• [YOUR INSTRUCTIONS]: Convert the data below into a Markdown table with two columns, Row and Line. Give each non-blank line its own numbered row and leave out the blank lines.

• [EXERCISE DATA]:
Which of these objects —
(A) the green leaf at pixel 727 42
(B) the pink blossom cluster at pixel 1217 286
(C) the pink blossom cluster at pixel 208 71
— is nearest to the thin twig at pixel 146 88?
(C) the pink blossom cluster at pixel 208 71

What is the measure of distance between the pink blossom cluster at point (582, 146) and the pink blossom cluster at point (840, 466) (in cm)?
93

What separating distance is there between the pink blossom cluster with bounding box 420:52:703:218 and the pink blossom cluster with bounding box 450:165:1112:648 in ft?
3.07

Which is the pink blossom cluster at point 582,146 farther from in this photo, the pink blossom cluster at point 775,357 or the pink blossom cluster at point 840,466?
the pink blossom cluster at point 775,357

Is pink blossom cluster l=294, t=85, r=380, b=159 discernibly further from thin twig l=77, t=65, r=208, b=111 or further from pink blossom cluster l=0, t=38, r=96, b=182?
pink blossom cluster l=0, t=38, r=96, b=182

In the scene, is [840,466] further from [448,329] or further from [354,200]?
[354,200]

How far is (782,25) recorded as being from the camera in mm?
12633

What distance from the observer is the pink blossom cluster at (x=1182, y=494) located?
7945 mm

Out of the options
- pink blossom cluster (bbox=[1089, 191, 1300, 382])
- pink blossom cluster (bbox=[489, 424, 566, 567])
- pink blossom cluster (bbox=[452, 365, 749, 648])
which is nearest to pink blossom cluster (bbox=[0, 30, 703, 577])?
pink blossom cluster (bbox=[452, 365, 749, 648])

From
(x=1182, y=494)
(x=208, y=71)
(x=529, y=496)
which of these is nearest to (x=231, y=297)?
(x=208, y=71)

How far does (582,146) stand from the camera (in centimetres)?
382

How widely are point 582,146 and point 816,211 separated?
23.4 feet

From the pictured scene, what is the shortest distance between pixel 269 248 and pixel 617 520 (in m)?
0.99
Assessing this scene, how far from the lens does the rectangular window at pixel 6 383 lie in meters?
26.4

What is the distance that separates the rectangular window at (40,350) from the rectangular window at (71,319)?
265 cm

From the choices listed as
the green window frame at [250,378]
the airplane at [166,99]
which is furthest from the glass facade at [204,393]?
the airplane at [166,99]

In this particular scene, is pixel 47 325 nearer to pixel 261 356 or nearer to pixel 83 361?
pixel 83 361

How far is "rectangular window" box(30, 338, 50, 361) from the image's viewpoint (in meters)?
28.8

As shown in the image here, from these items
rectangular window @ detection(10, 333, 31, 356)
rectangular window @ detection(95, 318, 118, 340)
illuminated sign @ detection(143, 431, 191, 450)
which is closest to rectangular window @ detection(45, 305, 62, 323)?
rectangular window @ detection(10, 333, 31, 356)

• [TASK ANSWER]:
| Row | Line |
|---|---|
| 1 | Which of these objects — |
| 2 | (A) the green leaf at pixel 727 42 |
| 3 | (B) the pink blossom cluster at pixel 1217 286 |
| 4 | (C) the pink blossom cluster at pixel 208 71 |
| 5 | — is nearest to the thin twig at pixel 146 88? |
| 6 | (C) the pink blossom cluster at pixel 208 71 |
| 7 | What is the measure of distance between the pink blossom cluster at point (582, 146) and the pink blossom cluster at point (840, 466) (in cm)? |
| 8 | 93 |
| 9 | What separating distance is there between the pink blossom cluster with bounding box 420:52:703:218 and the pink blossom cluster with bounding box 450:165:1112:648 in ft? |
| 10 | 3.07 |
| 11 | Which is the pink blossom cluster at point 582,146 farther from in this photo, the pink blossom cluster at point 775,357 or the pink blossom cluster at point 840,466? |
| 12 | the pink blossom cluster at point 775,357 |
| 13 | Is pink blossom cluster l=294, t=85, r=380, b=159 discernibly further from thin twig l=77, t=65, r=208, b=111 or further from pink blossom cluster l=0, t=38, r=96, b=182? |
| 14 | pink blossom cluster l=0, t=38, r=96, b=182 |
| 15 | In the scene, is [840,466] further from [448,329] or further from [354,200]? |
| 16 | [354,200] |
| 17 | How far is (782,25) recorded as being from the camera in mm? |
| 18 | 12633 |
| 19 | What distance from the observer is the pink blossom cluster at (x=1182, y=494) located? |
| 20 | 7945 mm |
| 21 | Out of the options |
| 22 | - pink blossom cluster (bbox=[1089, 191, 1300, 382]) |
| 23 | - pink blossom cluster (bbox=[489, 424, 566, 567]) |
| 24 | - pink blossom cluster (bbox=[452, 365, 749, 648]) |
| 25 | which is nearest to pink blossom cluster (bbox=[0, 30, 703, 577])? |
| 26 | pink blossom cluster (bbox=[452, 365, 749, 648]) |
| 27 | From |
| 28 | (x=1182, y=494) |
| 29 | (x=208, y=71) |
| 30 | (x=529, y=496) |
| 31 | which of these is nearest to (x=231, y=297)? |
| 32 | (x=208, y=71) |
| 33 | How far does (582,146) stand from the camera (in centimetres)? |
| 34 | 382 |
| 35 | How widely are point 582,146 and point 816,211 separated? |
| 36 | 23.4 feet |
| 37 | From the pictured scene, what is the shortest distance between pixel 269 248 and pixel 617 520 (in m)? |
| 38 | 0.99 |
| 39 | Assessing this scene, how far from the lens does the rectangular window at pixel 6 383 lie in meters? |
| 40 | 26.4 |
| 41 | What is the distance that separates the rectangular window at (40,350) from the rectangular window at (71,319)? |
| 42 | 265 cm |
| 43 | From the choices listed as |
| 44 | the green window frame at [250,378] |
| 45 | the airplane at [166,99] |
| 46 | which is furthest from the glass facade at [204,393]? |
| 47 | the airplane at [166,99] |
| 48 | In this particular scene, is pixel 47 325 nearer to pixel 261 356 or nearer to pixel 83 361? |
| 49 | pixel 83 361 |
| 50 | How far is "rectangular window" box(30, 338, 50, 361) from the image's viewpoint (in meters)? |
| 51 | 28.8 |
| 52 | As shown in the image here, from these items |
| 53 | rectangular window @ detection(10, 333, 31, 356) |
| 54 | rectangular window @ detection(95, 318, 118, 340) |
| 55 | illuminated sign @ detection(143, 431, 191, 450) |
| 56 | which is closest to rectangular window @ detection(45, 305, 62, 323)? |
| 57 | rectangular window @ detection(10, 333, 31, 356) |